--- DOCUMENT SEGMENT ---

Politics & Policy

Hug History

The abrazo is not indigenous to our culture, but it has spread like the Asian longhorned beetle.

Try to picture this scene: It’s Sept. 17, 1787, and the delegates are gathered inside the state house at Philadelphia. Alexander Hamilton strides up to the dais, where the Constitution lies on a table, and solemnly puts quill to parchment. Then he turns to George Washington, who flashes a toothy grin and pulls him in for a celebratory bear hug.

Hard to imagine?

Obviously, we’ve traveled a long way from the manners and mores of the 18th century, but when exactly did the public political embrace make the switch from unthinkable to de rigueur?

A 1984 Washington Post piece places the blame on the 1970s: “The abrazo . . . attained official status when taken up by Jimmy Carter, Kissinger, Begin, and particularly Sadat, who is alleged to have started it in the head-of-state business.” Actually, Khrushchev was cuddling with fellow Communist strongmen long before Begin and Sadat made peace. A photograph taken in 1960 captured the Soviet leader grinning delightedly while nestling up against Castro’s beard during a meeting at the United Nations.

But the hug as a greeting or expression of affection between unrelated grown men never authentically belonged to America the way it did to Russian, Latin, and Mediterranean cultures. It only insinuated itself into our political life in the latter half of the 20th century, thanks to two related cultural developments: the increasing casualness of dress and manners, and the growing need of politicians to project a caring and warm persona to the electorate. Jimmy Carter, with his beige cardigan and folksy fireside chats, perfectly embodied both trends, so it’s no surprise that he became our first real embracer-in-chief. His reach was long, encompassing members of his staff, supporters, Willie Nelson, Tip O’Neill, Leonid Brezhnev, survivors of the Iranian hostage crisis, and, of course, Begin and Sadat. More recently, Carter made headlines for hugging it out with a senior member of Hamas.

There were noteworthy pre-Carter presidential hugs, too, the most famous of which was Sammy Davis Jr.’s suddenly seizing Nixon from behind during the 1972 Republican National Convention. But the incident was, to put it mildly, out of character for Nixon.

Hugs came more naturally to Lyndon Johnson, though he deployed them tactically. His philosophy was to “hug your friends tight, but your enemies tighter — hug ’em so tight they can’t wiggle.” In Master of the Senate, Robert Caro describes Johnson in action in the Senate chamber: “Another colleague would enter. Jumping up, Johnson would hug him . . . his hands never seemed to stop moving, patting a senatorial shoulder, grasping a senatorial lapel, jabbing a senatorial chest — jabbing it harder and harder if the point was still not being taken — and then hugging the senator when it was.” But Johnson was still capable of being discomfited by public displays of affection — as when a Pakistani camel driver whom he had invited to the United States while vice president returned his handshake with a vigorous hug.

--- DATA ---

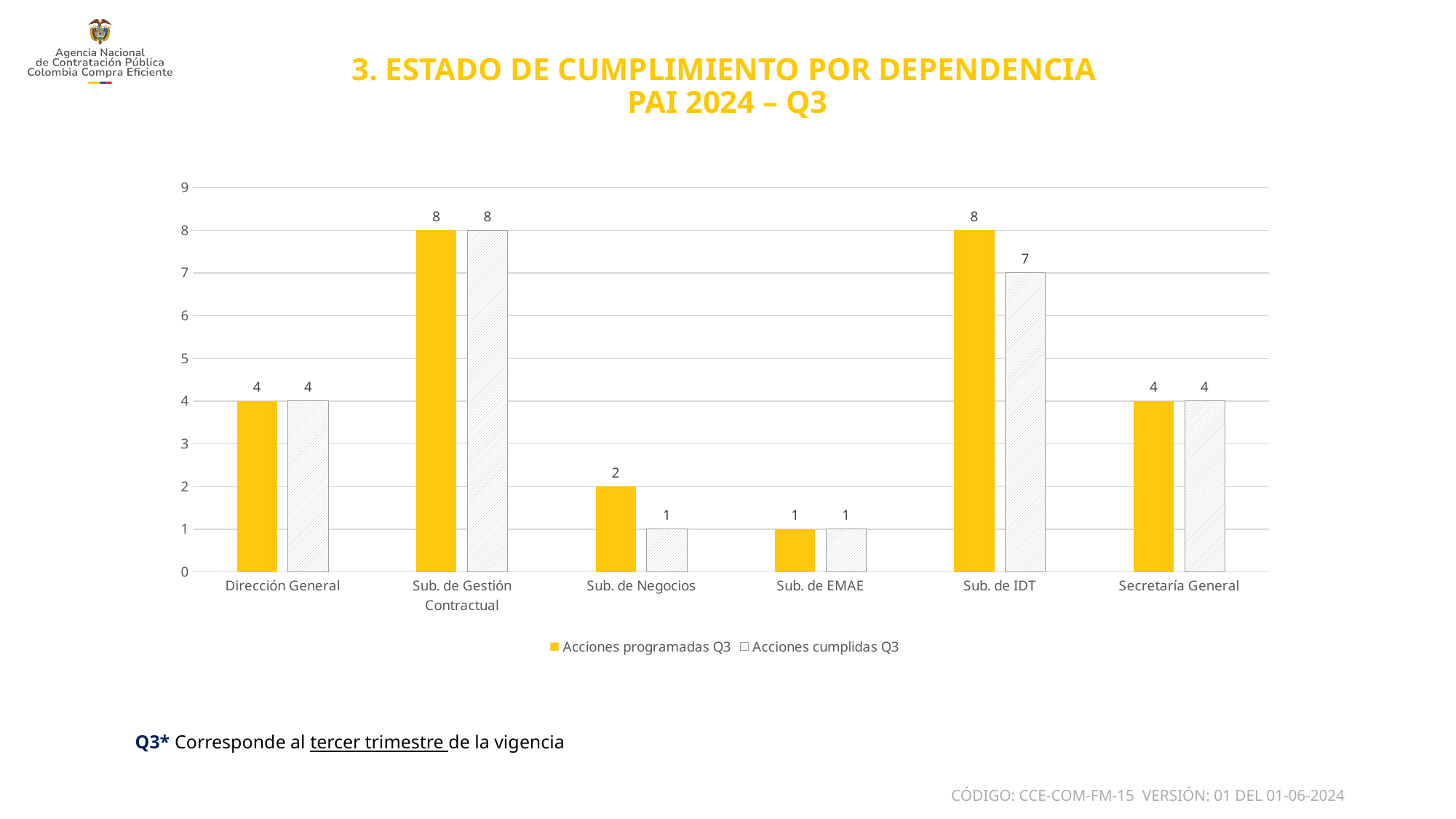
What kind of chart is shown on the slide? Bar chart How many categories are shown on the x axis? 6 What is the difference between Acciones programadas Q3 and Acciones cumplidas Q3 for Sub. de Negocios? 1 What is the difference between Acciones programadas Q3 and Acciones cumplidas Q3 for Sub. de IDT? 1 What is the value of Acciones cumplidas Q3 for Sub. de Negocios? 1 Which category has the lowest value for Acciones programadas Q3? Sub. de EMAE What is the value of Acciones cumplidas Q3 for Sub. de IDT? 7 Which is larger for Sub. de Negocios: Acciones programadas Q3 or Acciones cumplidas Q3? Acciones programadas Q3 What is the value of Acciones programadas Q3 for Dirección General? 4 How many series does the legend list? 2 Which colour represents Acciones programadas Q3 in the chart? Yellow What is the value of Acciones programadas Q3 for Sub. de IDT? 8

---

:: WHAT TO DO ::
In the piece on the history of political hugging, who is described as the first real embracer-in-chief?

:: THE ANSWER ::
Jimmy Carter